Generalized linear mixed models (GLMMs) are a widely used tool in statistical analysis. The main bottleneck of many computational approaches lies in the inversion of the high dimensional precision matrices associated with the random effects. Such matrices are typically sparse; however, the sparsity pattern resembles a multi partite random graph, which does not lend itself well to default sparse linear algebra techniques. Notably, we show that, for typical GLMMs, the Cholesky factor is dense even when the original precision is sparse. We thus turn to approximate iterative techniques, in particular to the conjugate gradient (CG) method. We combine a detailed analysis of the spectrum of said precision matrices with results from random graph theory to show that CG-based methods applied to high-dimensional GLMMs typically achieve a fixed approximation error with a total cost that scales linearly with the number of parameters and observations. Numerical illustrations with both real and simulated data confirm the theoretical findings, while at the same time illustrating situations, such as nested structures, where CG-based methods struggle.

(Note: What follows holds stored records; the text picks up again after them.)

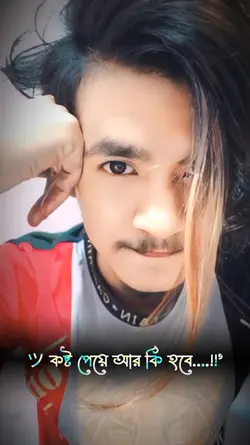কষ্ট পেয়ে আর কি হবে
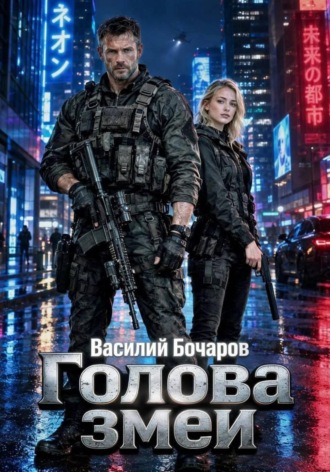 Голова змеи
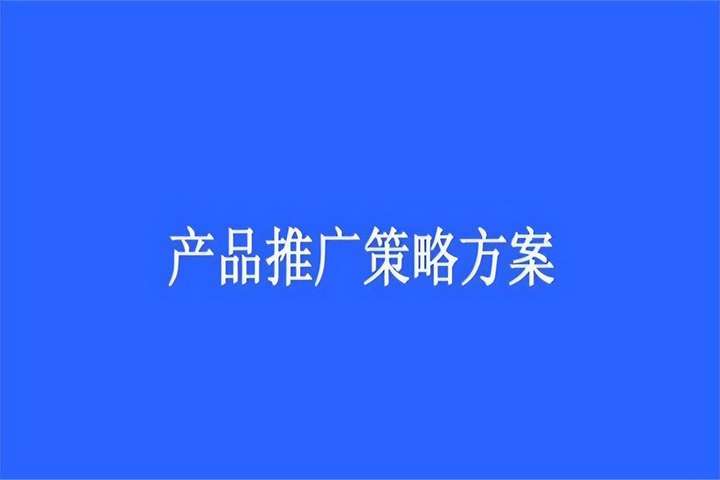 一个新手如何推销产品（怎么去推销产品给顾客）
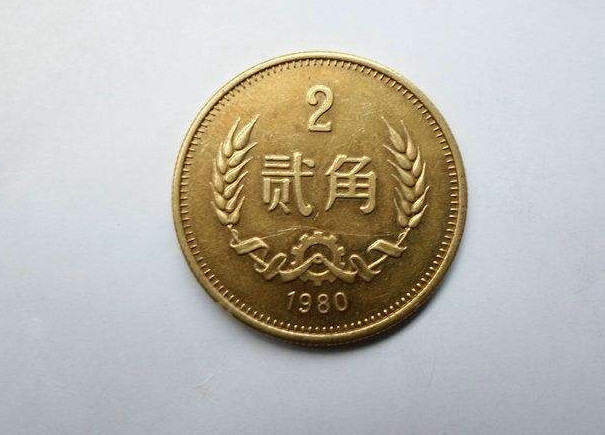 1980年2角硬币  1980年2角硬币收藏价值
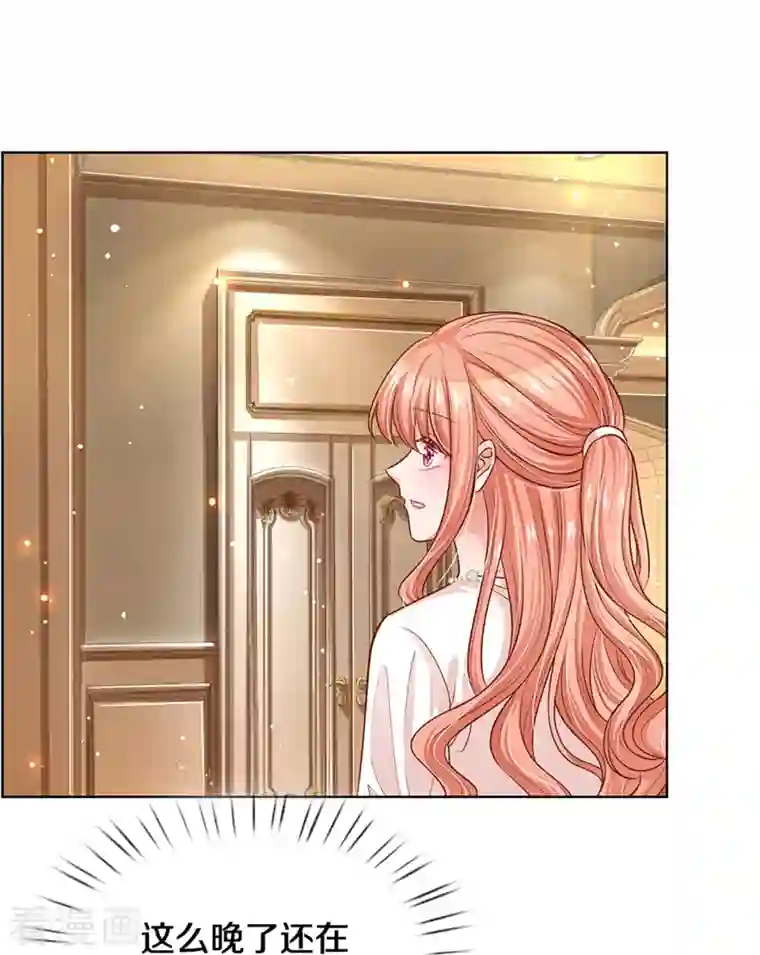 妈咪快跑：爹地追来了第297话 缺失的母爱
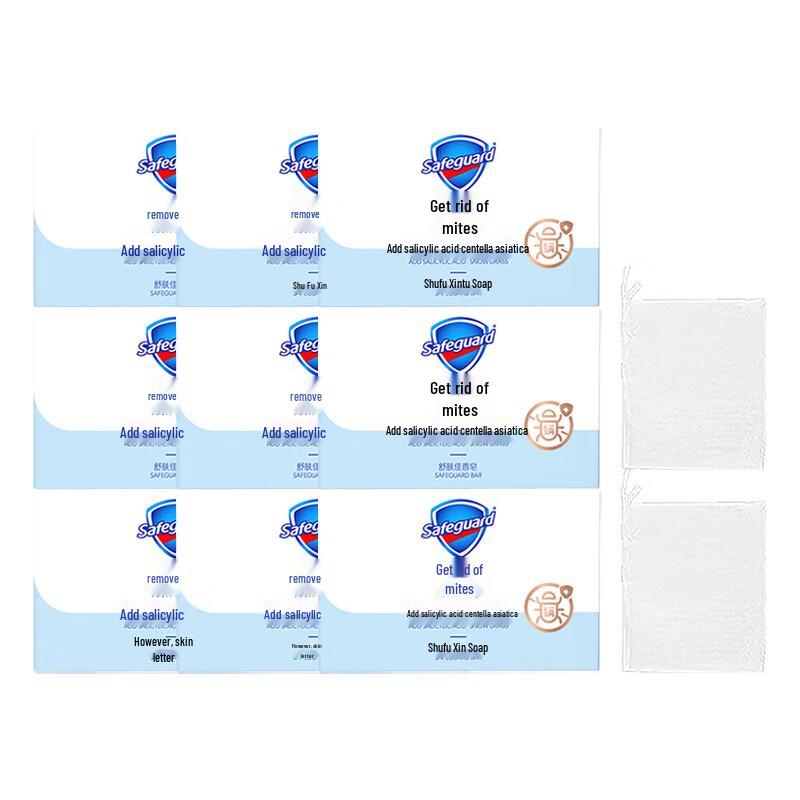 Safeguard Centella Asiatica Anti-Mite Bar Soap 9-Pack
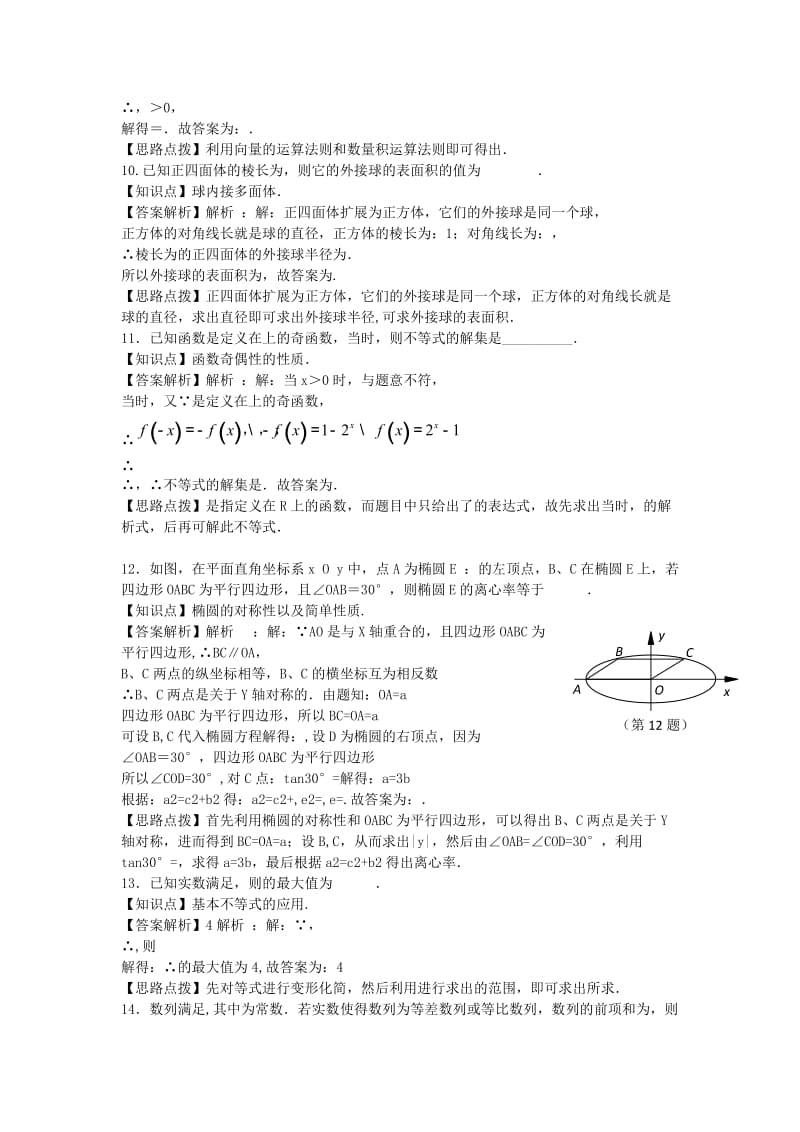 2019-2020年高三数学第四次模拟考试试题（含解析）.doc_第3页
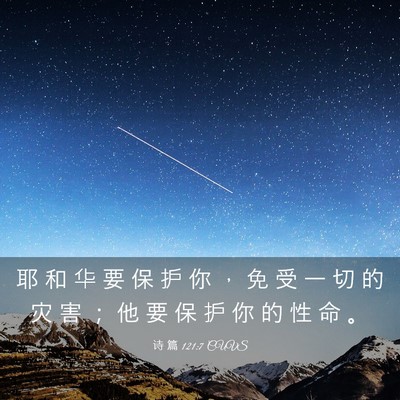 Picture 03 - 诗 篇 121:7 CUVS - 耶 和 华 要 保 护 你 ， 免 受 一 切 - Bible Verse Picture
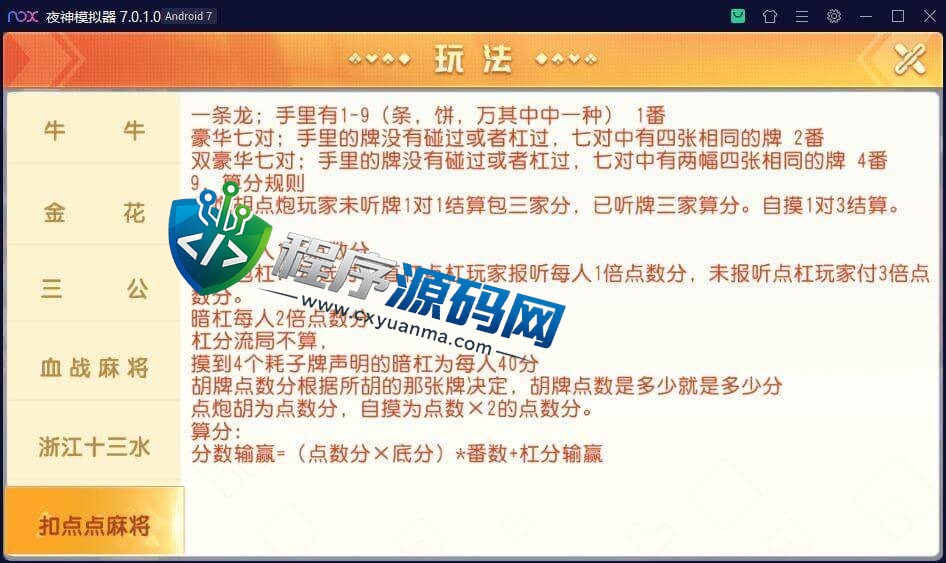 聚贤堂棋牌源码/扣点点麻将/浙江十三水/血战麻将/金花牛牛三公/带占位机器人/带控制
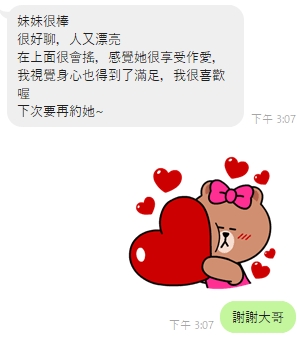 王妃6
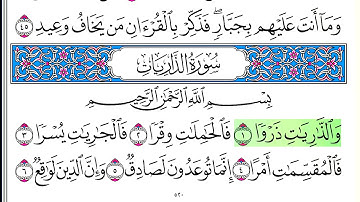 سورة الذاريات - أحمد العجمي - كاملة قراءة و استماع
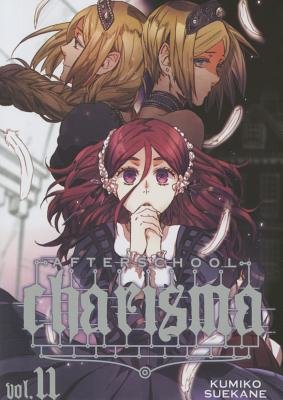 Cover of Afterschool Charisma Vol 11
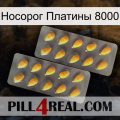 Носорог Платины 8000 cialis2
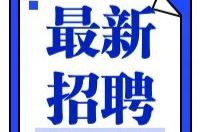 临武县就业超市2023年6月企业用工需求表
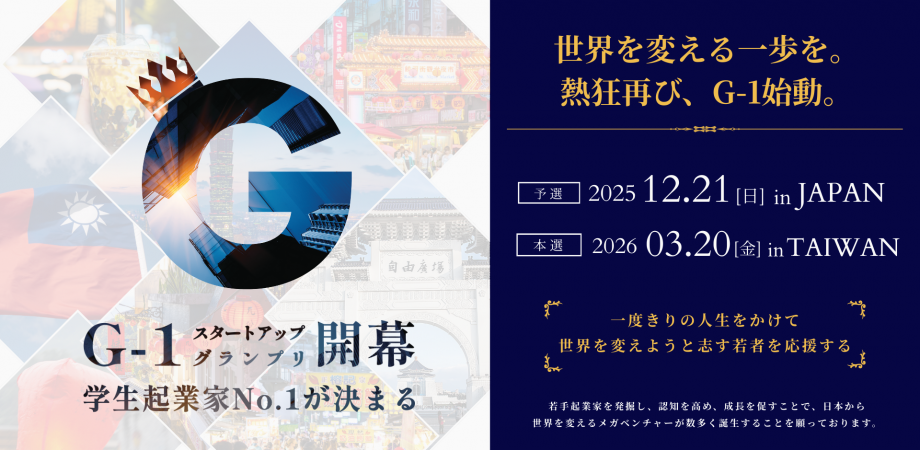 【第4回】学生起業家No.1を決める「G-1スタートアップグランプリ予選大会 in Japan 」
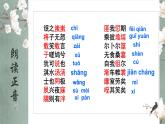 《诗经·氓》-【中职专用】高二语文同步公开课精品讲堂（语文版·拓展模块）课件PPT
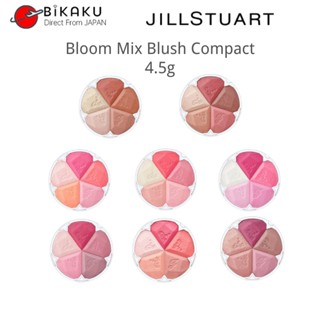 [ส่งตรงจากญี่ปุ่น] Jill Stuart Bloom Mix Blush Compact 4.5g บลัชออนปัดแก้ม / แก้ม / บลัชออนปัดแก้ม / แท่งปัดแก้ม / แปรงปัดแก้ม / บลัชออนปัดแก้ม / บลัชเชอร์พาเลท / แปรงปัดแก้ม / ความงาม / เครื่องสําอาง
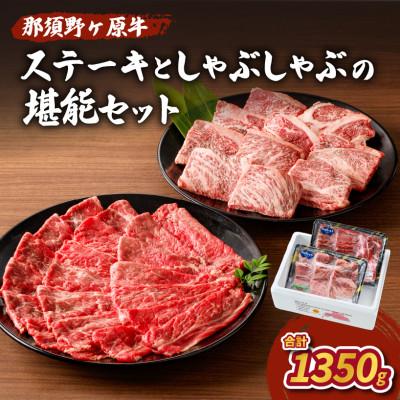 ふるさと納税 那須塩原市 那須野ヶ原牛 ステーキとしゃぶしゃぶの堪能セット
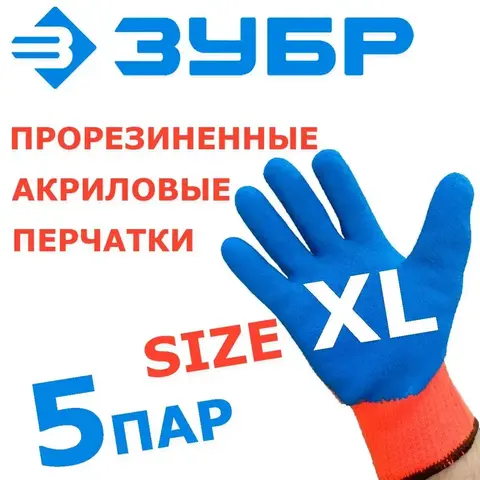 ЗУБР УРАЛ, L-XL, акриловые перчатки сигнального цвета, рельефное латексное покрытие, утеплённые, 10 класс, Профессионал(11465-XL)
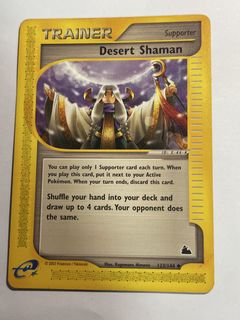 (Category: ) located in . Submitted by kenttze (Listing ID 1455482798, Image 1). Description: .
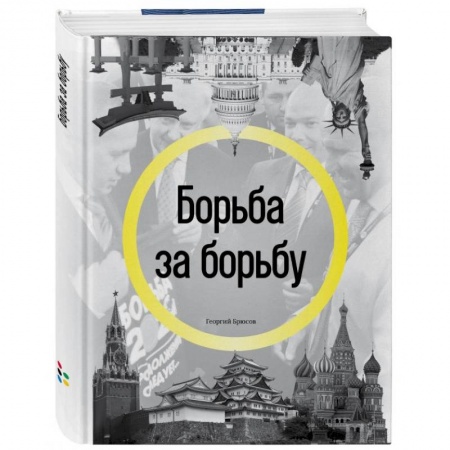 Публицистика, книга Борьба за борьбу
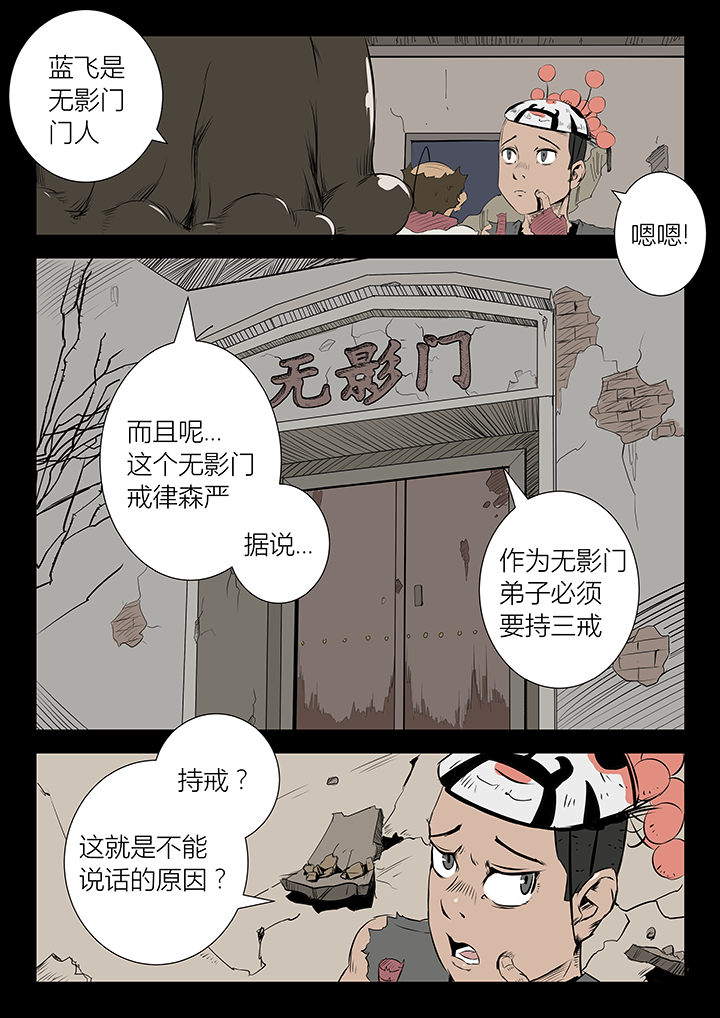 《侠者志》漫画最新章节第22章：免费下拉式在线观看章节第【4】张图片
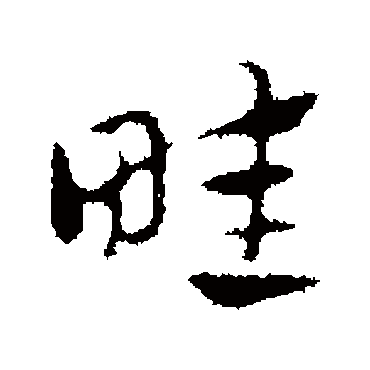 赵孟頫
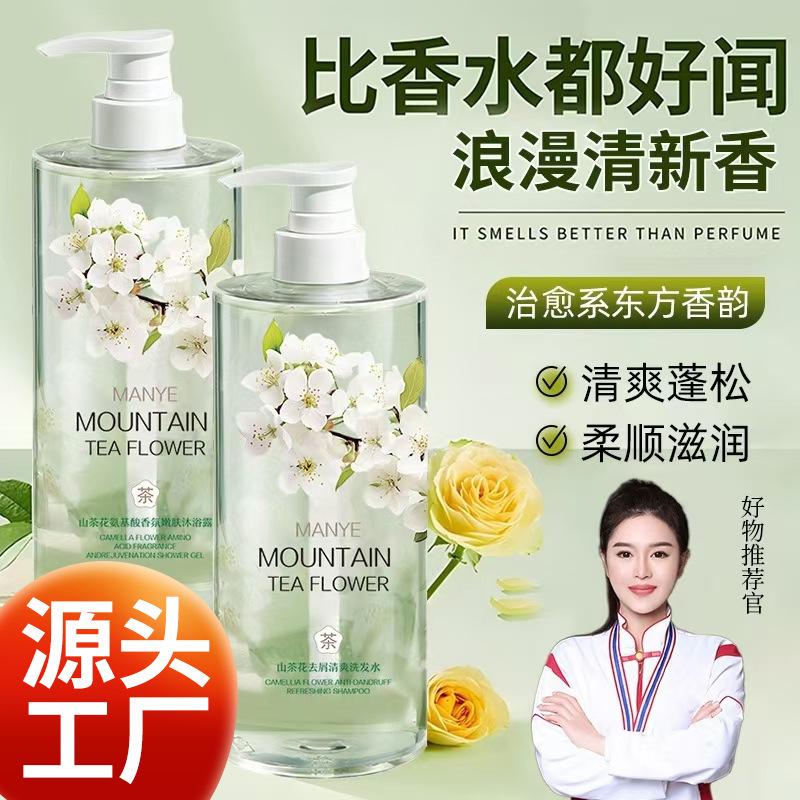 camellia amino acid shampoo lasting fragrance shower gel silky soft hair conditioner shampoo, conditioner and body wash set three-piece set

翻译：广义线性混合模型（GLMMs）是统计分析中广泛使用的工具。许多计算方法的主要瓶颈在于与随机效应相关的高维精度矩阵的求逆。这类矩阵通常是稀疏的；然而，其稀疏模式类似于多部随机图，这使得默认的稀疏线性代数技术难以有效应用。值得注意的是，我们证明对于典型的GLMMs，即使原始精度矩阵是稀疏的，其Cholesky因子也是稠密的。因此，我们转向近似迭代技术，特别是共轭梯度（CG）方法。我们结合对所述精度矩阵谱的详细分析与随机图理论的结果，证明了基于CG的方法应用于高维GLMMs时，通常能以总成本随参数和观测数量线性增长的方式达到固定的近似误差。使用真实数据和模拟数据的数值示例验证了理论结果，同时也说明了基于CG的方法在某些情况下（如嵌套结构）面临的困难。